Fission is a function-as-a-service platform and serverless framework for Kubernetes. It manages the lifecycle and execution of code snippets as serverless functions, providing an orchestrator that triggers these functions based on HTTP requests, message queues, or scheduled events. The platform features a cold-start optimized runtime that utilizes warm container pools and dynamic loaders to achieve millisecond execution. It includes a native autoscaler to adjust the number of function instances based on real-time traffic demand and supports canary release testing to split incoming traffic between different function versions. The system covers event-driven orchestration, automatic workload scaling, and runtime environment management.
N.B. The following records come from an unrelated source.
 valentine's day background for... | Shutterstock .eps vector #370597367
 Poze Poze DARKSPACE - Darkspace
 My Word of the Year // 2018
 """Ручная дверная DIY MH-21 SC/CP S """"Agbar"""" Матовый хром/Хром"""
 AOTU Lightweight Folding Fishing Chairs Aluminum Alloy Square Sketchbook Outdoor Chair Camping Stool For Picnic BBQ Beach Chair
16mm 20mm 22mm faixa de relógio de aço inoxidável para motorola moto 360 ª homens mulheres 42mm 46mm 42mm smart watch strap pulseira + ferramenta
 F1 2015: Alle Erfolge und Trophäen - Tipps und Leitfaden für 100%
It also provides capabilities for monitoring system performance and provisioning local development clusters.
Fission is a serverless framework for running functions on Kubernetes rather than a general-purpose autoscaling controller designed to manage custom metrics for arbitrary workloads.
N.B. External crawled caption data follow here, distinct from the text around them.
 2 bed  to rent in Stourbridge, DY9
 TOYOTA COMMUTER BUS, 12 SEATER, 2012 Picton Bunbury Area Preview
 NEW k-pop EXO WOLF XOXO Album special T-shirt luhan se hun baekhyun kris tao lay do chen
StatsD is a network-based metrics daemon and aggregator that collects application performance data, such as counters and timers, for periodic delivery to backend services. It functions as system monitoring middleware, receiving telemetry via UDP to minimize performance overhead on monitored services. The system acts as a distributed metrics router, employing consistent hashing to distribute data points across clusters and ensure aggregation accuracy. It includes cluster health monitoring to track node availability and automatically recalculate routing paths when services go offline. The project covers metrics aggregation and organization through the use of hierarchical namespaces. It also provides mechanisms for external metrics export, pushing aggregated system health and performance statistics to external monitoring services at defined intervals.
This is a metrics aggregation and routing daemon used for collecting telemetry, but it lacks the Kubernetes-native autoscaling controller logic required to trigger pod scaling based on those metrics.
StatsD is a metrics aggregator and UDP collection server that collects system counters and timers. It functions as a time-series data forwarder, receiving high-frequency metric updates via a lightweight line protocol and summarizing them before flushing the data to a backend. The project features a pluggable metrics backend framework, allowing aggregated statistics to be routed to various third-party monitoring services or time-series databases such as Graphite. It supports horizontal scaling and high availability through a proxy ring distribution system that forwards incoming packets across a cluster of instances. The system provides capabilities for real-time metric aggregation, including event rate tracking, state gauge monitoring, and unique event counting. It performs statistical analysis on timing data using histogram-based sampling to calculate medians and percentiles for latency analysis. Metrics are organized using a hierarchical namespace structure to allow for logical grouping and filtering. The daemon can be deployed via a container image and is managed through a remote administration interface over TCP.
This is a metrics collection and aggregation server used to gather data, but it lacks the Kubernetes-native controller logic required to perform horizontal pod autoscaling based on those metrics.